Pourtant, en période de volatilité accrue ou de stress sur le marché du Trésor, a-t-il conclu, cela aurait le punch de près de trois hausses de taux habituelles, soit environ 0,74 point de pourcentage - un coup dur qui pourrait resserrer la politique monétaire plus que ne le prévoit la Fed.

Les réductions de bilan ont commencé en juin, et bien qu'elles s'élèveront jusqu'à 95 milliards de dollars par mois, les premières semaines ont vu le stock de 8,9 trillions de dollars de la Fed en bons du Trésor et en titres adossés à des créances hypothécaires (MBS) diminuer de seulement 40 milliards de dollars environ.

Pourtant, les analystes extérieurs à la Fed ont déjà commencé à faire le lien entre les tensions récentes sur le marché du Trésor - de la volatilité accrue à l'augmentation des écarts entre les cours acheteur et vendeur - et les problèmes potentiels de la banque centrale américaine et la fin prématurée de la réduction de son bilan.

"Nous ne dirions pas que le marché du Trésor est stressé" en l'état actuel des choses, écrivaient la semaine dernière Roberto Perli et Benson Durham, analystes chez Piper Sandler. "Mais les mauvaises conditions de liquidité exacerbent sans doute la volatilité déjà existante. Elles pourraient également inciter la Fed, qui se soucie beaucoup du fonctionnement du marché du Trésor, à arrêter le QT plus tôt qu'elle ne le pense pour le moment."


GRAPHIQUE : Volatilité du marché obligataire

La Fed n'a pas spécifié de point d'arrêt - la taille requise de son bilan en temps normal dépend d'éléments tels que la demande publique de liquidités et les demandes des banques pour les réserves détenues par la Fed. Mais les analystes ont indiqué que ses avoirs en bons du Trésor et en titres adossés à des créances hypothécaires pourraient s'épuiser de 2 000 à 3 000 milliards de dollars.

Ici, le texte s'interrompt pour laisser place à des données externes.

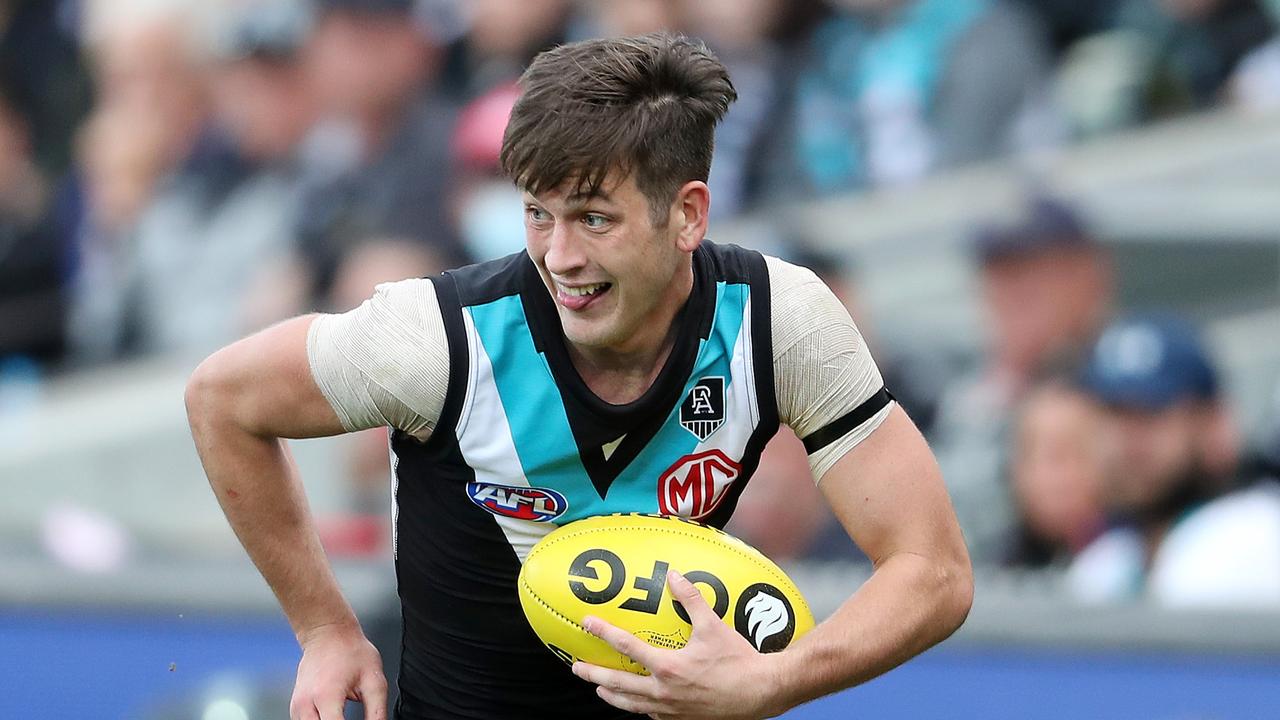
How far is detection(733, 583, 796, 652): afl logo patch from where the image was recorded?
10.9 ft

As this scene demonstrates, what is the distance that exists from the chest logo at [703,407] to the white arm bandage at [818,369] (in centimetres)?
12

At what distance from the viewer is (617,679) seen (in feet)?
10.5

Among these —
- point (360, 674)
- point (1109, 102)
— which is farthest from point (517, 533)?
point (1109, 102)

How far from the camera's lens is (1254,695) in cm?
497

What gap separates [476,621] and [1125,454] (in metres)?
2.98

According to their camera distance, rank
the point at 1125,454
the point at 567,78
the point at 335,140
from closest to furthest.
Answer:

DES CONDITIONS DE MARCHÉ INSTABLES

Dans un document séparé, les économistes Rajdeep Sengupta et A. Lee Smith de la Fed de Kansas City établissent un contraste entre l'état actuellement instable des marchés et les conditions tranquilles qui prévalaient en 2017 lorsque la Fed a laissé les titres achetés à la suite de la crise financière de 2007-2009 arriver à maturité et sortir des livres de la banque centrale.

L'économie profitait encore de ce qui allait devenir une expansion d'une durée record, et les marchés ont fonctionné sans heurts alors que la Fed laissait ses avoirs diminuer de 50 milliards de dollars par mois. Mais même ce cycle relativement bénin de QT a pris fin brusquement lorsque les taux de prêt au jour le jour des banques ont grimpé en flèche en 2019, signe que la Fed était allée trop loin après un écoulement d'environ 650 milliards de dollars.

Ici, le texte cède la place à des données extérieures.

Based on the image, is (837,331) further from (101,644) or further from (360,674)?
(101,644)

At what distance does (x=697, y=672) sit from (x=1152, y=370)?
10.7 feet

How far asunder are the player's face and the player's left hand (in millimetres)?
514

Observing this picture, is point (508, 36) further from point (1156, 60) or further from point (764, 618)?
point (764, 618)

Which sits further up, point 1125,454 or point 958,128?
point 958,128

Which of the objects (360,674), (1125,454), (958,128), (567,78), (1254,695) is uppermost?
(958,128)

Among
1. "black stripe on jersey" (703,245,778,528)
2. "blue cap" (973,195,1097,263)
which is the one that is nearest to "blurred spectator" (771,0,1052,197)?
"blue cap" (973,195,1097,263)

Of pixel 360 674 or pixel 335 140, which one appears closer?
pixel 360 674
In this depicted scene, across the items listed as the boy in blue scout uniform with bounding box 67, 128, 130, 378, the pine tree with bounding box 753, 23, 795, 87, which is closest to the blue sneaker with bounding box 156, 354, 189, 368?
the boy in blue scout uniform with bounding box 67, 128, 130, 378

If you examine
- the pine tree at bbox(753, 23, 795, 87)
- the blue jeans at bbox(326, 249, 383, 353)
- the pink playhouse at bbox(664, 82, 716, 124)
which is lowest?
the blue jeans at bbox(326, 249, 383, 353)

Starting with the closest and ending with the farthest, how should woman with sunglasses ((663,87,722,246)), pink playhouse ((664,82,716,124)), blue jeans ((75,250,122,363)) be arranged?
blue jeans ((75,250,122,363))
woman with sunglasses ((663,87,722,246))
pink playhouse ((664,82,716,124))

Cette fois, le rythme des réductions sera presque deux fois plus rapide, et les ambitions sont de parvenir à un écoulement total de peut-être 2 000 à 3 000 milliards de dollars.

Les chercheurs du Kansas ont noté que certains clients clés pour les bons du Trésor, tels que les fonds de pension et les fonds communs de placement, détiennent déjà des montants presque record et pourraient "avoir une capacité limitée d'absorption" des nouvelles obligations que le gouvernement devra vendre pour rembourser la Fed. Compte tenu des tensions géopolitiques actuelles dans le monde, la demande étrangère pourrait également être limitée.


GRAPHIQUE : Liquidité du marché du Trésor

L'inverse pourrait se produire, bien sûr : Les périodes de tension ont parfois pour effet d'attirer vers les États-Unis les capitaux en quête d'un refuge sûr, une dynamique illustrée actuellement par la baisse des rendements du Trésor américain et la hausse du dollar.

Mais l'incertitude, à tout point de vue, est élevée, et les risques plus grands que lorsque la Fed a réduit son bilan avant la pandémie. Si les acheteurs se font plus rares à la marge pour la dette américaine, cela signifiera des taux d'intérêt plus élevés que prévu.

"Le contraste entre l'état actuellement instable des conditions du marché et les conditions tranquilles qui ont prévalu en 2017 suggère que cet épisode de QT a le potentiel d'être plus disruptif par rapport au début bénin du ruissellement de 2017", ont écrit Sengupta et Smith.